_Document section_.
● ● ● ● ●

Only her closest friends knew of her unsettled childhood - her maternal grandfather's death in a German concentration camp, her Jewish mother's escape from Germany in 1933, her largely absent father, mother and daughter's wanderings through France avoiding capture by the Nazis, their time in Spain and Mexico, and their eventual emigration to New Zealand in the late 1940s.
"The girls in my class at Christchurch Girls' High School had absolutely no idea about all of that. To them, I was just a strange girl who had arrived from Mexico."
In 1953, aged 16, Miriam Frank moved to Dunedin to study medicine. She says she did not talk to her fellow students about her childhood either, preferring to put the past behind her.
But now she has bared her eventful life for all to read in her memoir, My Innocent Absence, Tales from a Nomadic Life, released in England last month.

● ● ● ● ●

[Stored data entries]

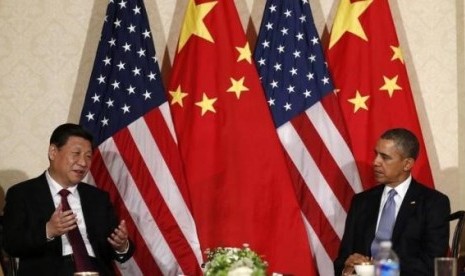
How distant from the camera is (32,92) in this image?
6.44 m

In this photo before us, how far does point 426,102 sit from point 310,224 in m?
1.32

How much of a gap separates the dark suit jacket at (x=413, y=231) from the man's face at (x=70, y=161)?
173 centimetres

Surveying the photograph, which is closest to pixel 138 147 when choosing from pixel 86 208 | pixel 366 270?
pixel 86 208

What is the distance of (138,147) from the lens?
241 inches

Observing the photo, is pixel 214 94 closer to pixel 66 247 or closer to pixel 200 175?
pixel 200 175

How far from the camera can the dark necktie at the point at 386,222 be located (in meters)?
5.53

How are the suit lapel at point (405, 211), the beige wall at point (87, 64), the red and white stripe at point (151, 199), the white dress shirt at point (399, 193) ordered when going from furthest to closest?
the beige wall at point (87, 64), the red and white stripe at point (151, 199), the white dress shirt at point (399, 193), the suit lapel at point (405, 211)

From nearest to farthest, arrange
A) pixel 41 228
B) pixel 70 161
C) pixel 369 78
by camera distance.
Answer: pixel 41 228
pixel 70 161
pixel 369 78

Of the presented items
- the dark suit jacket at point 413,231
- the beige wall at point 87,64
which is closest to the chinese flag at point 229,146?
the beige wall at point 87,64

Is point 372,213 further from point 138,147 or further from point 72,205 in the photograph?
point 72,205

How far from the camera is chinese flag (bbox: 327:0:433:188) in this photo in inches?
245

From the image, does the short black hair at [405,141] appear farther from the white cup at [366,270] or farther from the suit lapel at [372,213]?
the white cup at [366,270]

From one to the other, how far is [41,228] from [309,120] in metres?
2.14

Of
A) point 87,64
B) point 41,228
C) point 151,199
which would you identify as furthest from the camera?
point 87,64
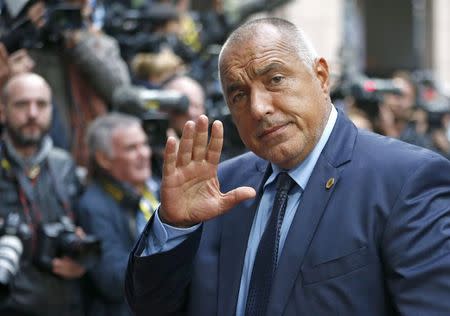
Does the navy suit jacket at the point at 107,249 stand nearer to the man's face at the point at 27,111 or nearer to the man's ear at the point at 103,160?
the man's ear at the point at 103,160

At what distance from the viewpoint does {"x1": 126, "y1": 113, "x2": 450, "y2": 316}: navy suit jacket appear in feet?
8.98

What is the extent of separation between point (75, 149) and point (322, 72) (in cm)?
384

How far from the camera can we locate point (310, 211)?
9.64 feet

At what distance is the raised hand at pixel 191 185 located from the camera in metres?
2.95

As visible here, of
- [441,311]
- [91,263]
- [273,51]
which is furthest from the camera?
[91,263]

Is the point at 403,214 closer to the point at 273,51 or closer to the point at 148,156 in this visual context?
the point at 273,51

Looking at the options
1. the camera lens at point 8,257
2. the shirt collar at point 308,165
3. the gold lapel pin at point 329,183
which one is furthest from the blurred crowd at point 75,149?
the gold lapel pin at point 329,183

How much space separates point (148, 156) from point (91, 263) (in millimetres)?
966

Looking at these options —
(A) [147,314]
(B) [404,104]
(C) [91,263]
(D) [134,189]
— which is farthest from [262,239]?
(B) [404,104]

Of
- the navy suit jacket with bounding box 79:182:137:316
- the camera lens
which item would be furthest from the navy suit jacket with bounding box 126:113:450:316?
the navy suit jacket with bounding box 79:182:137:316

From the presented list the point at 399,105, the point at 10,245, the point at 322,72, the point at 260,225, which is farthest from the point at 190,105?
the point at 260,225

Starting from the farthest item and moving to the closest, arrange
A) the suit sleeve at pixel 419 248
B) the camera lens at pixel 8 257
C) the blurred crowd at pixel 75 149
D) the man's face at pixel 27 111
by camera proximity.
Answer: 1. the man's face at pixel 27 111
2. the blurred crowd at pixel 75 149
3. the camera lens at pixel 8 257
4. the suit sleeve at pixel 419 248

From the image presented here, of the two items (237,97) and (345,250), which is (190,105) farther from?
(345,250)

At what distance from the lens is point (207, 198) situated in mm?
2982
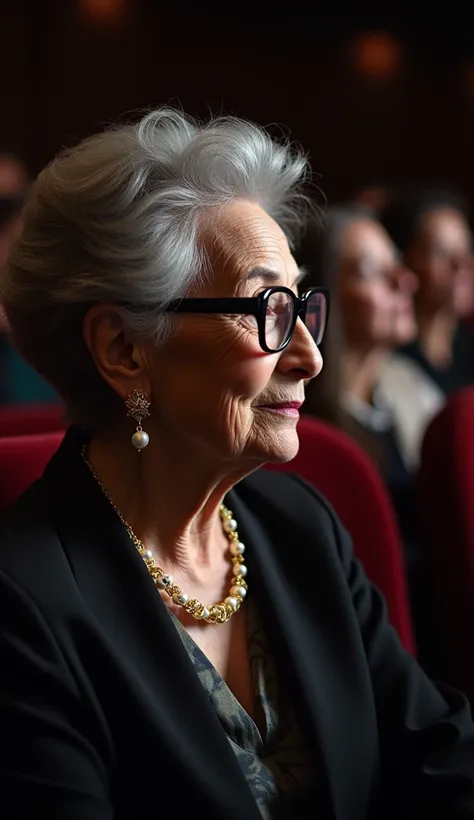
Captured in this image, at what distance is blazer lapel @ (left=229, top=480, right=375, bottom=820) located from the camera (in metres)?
1.12

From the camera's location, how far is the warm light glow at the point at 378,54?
557 cm

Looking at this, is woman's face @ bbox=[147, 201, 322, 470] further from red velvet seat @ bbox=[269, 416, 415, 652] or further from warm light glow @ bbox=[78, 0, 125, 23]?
warm light glow @ bbox=[78, 0, 125, 23]

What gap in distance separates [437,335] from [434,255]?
25 centimetres

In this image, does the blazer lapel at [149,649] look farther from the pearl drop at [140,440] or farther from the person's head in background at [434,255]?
the person's head in background at [434,255]

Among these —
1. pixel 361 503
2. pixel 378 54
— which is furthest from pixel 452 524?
pixel 378 54

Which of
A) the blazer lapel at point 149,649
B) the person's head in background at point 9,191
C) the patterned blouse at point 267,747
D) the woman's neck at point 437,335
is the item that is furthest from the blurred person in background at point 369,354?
the blazer lapel at point 149,649

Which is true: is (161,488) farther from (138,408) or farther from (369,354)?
(369,354)

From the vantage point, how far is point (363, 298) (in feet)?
8.71

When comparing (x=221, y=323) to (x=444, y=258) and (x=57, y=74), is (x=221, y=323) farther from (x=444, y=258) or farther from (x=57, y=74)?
(x=57, y=74)

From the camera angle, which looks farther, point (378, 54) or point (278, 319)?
point (378, 54)

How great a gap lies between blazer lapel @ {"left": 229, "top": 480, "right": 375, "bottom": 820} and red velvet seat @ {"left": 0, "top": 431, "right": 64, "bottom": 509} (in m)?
0.24

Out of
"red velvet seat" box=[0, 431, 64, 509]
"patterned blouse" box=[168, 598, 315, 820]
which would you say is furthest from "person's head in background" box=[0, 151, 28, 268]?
"patterned blouse" box=[168, 598, 315, 820]

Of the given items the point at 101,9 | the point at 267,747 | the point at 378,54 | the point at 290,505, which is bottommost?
the point at 267,747

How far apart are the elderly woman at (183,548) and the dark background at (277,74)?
4058 millimetres
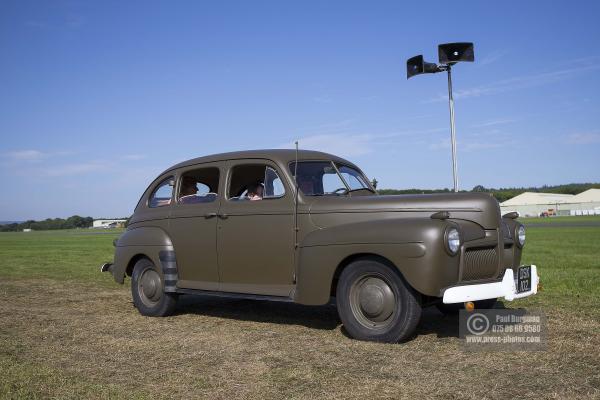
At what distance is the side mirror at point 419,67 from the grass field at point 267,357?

● ● ● ● ●

_Task objective_. Pick up the article on Miriam Frank's childhood and memoir after its last sentence and write what comes next.

_Response_.
Visiting friends in Dunedin this week, she said the book, written on and off over 20 years, tracked two generations of her family.
Born in Spain in 1936 to her German mother and a Lithuanian father, Miriam moved to France as a baby. At age 4, she and her mother were stateless refugees living in a dormitory in Casablanca, Morocco, waiting for a ship to take them away from the troubles of Europe to the safety of Spain.
At the age of 6, by now living in Mexico, she remembers being taught how to fry an egg to feed herself after school while her mother worked. At 12, she was uprooted again, this time to Christchurch where one of her mother's sisters had settled.
But Dr Frank says it was not until she was an adult that she began to understood why she and her mother lived "out of one small suitcase" for so many years and learnt about the Holocaust.
Dr Frank completed her medical training in Auckland. She worked in hospitals in Israel in the late 1950s after the Suez war, was an anaesthetist and consultant in London for more than 30 years, married (and later separated from) the German artist Rudolf Kortokraks, established a successful art school with him in Italy, raised two daughters, and spent many years translating Argentinian poetry.
• Dr Frank will read excerpts from her autobiography tonight at the Hunter Centre, Great King St, at 6pm.